In defense of the holiday letter

by Kristen DeLap


One of the reasons I love the holidays is because people send more mail. Everyone loves when real mail arrives in their mailbox - it's an almost universal feeling. To know that a few days (weeks) ago, someone was thinking of you, took the time to document it, and troubled to send it your way. That is effort.

But it is equally as gratifying to send mail. To think of someone, choose some stationary or card you think they'll enjoy, write a sentiment you want to share, seal it up, and drop it in the box with anticipation of when the receiver opens it. That is intention.

Which brings me to my defense of the holiday letter, which has dropped unceremoniously out of fashion. The holiday letter takes a bit of effort, for sure, but one could argue no more effort than arranging family photos and ordering cards from any of the glossy services that have tricked us into thinking that is what holiday correspondence should be. More than effort, a holiday letter takes a bit of reflection. The writer must pause and evaluate their year, sift through the mundane and the extraordinary, and make decisions about what to share. In this world of social media where there is little visual hierarchy between a glamour shot of a happy hour cocktail and a celebratory birth announcement, it is nice to have a bit more curation. The author of the letter gets to emphasize their preference of topic or event, painting things as rosy or as realistic as they prefer.

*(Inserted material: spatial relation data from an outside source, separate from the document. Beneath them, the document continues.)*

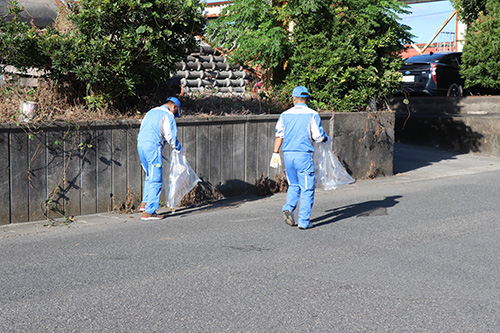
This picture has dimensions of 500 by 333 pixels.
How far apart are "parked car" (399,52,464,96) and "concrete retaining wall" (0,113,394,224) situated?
31.0 feet

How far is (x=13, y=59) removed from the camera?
8297 millimetres

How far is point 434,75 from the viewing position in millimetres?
18109

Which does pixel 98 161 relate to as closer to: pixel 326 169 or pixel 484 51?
pixel 326 169

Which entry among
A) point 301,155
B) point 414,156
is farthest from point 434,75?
point 301,155

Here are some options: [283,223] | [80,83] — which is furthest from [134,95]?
[283,223]

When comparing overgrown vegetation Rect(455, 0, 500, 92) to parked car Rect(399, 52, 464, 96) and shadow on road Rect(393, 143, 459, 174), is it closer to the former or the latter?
parked car Rect(399, 52, 464, 96)

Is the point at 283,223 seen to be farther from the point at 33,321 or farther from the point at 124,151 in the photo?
the point at 33,321

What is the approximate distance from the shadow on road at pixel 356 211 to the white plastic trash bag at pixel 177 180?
1.81 meters

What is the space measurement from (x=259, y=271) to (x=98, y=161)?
3.64 metres

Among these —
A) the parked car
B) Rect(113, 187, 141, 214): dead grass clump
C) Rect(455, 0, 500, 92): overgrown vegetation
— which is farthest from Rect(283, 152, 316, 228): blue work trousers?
Rect(455, 0, 500, 92): overgrown vegetation

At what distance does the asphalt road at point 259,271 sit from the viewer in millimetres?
4328

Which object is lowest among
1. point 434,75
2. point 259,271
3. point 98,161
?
point 259,271

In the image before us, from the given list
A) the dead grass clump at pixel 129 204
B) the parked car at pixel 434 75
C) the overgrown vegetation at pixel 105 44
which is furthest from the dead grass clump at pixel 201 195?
the parked car at pixel 434 75

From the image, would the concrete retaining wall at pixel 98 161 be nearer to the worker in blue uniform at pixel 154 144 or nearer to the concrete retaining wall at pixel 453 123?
the worker in blue uniform at pixel 154 144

And further, holiday letters reach those without social media profiles (or those who don't exercise their ability to obsessively check all platforms daily). The USPS famously will deliver a letter anywhere, whether the receiver wants it or not.

So every year I look forward to crafting our holiday correspondence. Some years it is a long paragraph, some years it is a page. This year it is in the style of a newsletter with some bullet points and sidebars. We usually incorporate multiple photos - the candid type, not the professional, I'm afraid. But Todd and I sit down and do it together. We discuss what was meaningful about our year, in our individual lives and as a family. This year even Søren weighed in a bit on what to include. It's a great time to reflect, before the business of the holidays sweeps us away to the beginning of the next year.

The letter for me doesn't end inside the envelope. I try to find some fun vintage postage and customize it based on the recipient. My farmer father gets the stamps with the snow-covered red barns; and my active brother gets the Olympic skiing stamps; the christmas toy ones to a family with young kids, and those young at heart. This attention to postage is certainly above and beyond (though there was a time that stamps printed with a custom photo were somewhat common), but I enjoy it.

And, these letters are a great historical reference. I keep a stack of one letter from every year in the box with our stockings. Looking back at years past shows us how far we've come, and reinforces our traditions.

I know some families feel it is wasteful, so much paper used and the expense of it all. But I, perhaps naively, only think it is wasteful if it isn't meaningful. And for me, I still find meaning, in both sending and receiving this bit of traditional correspondence.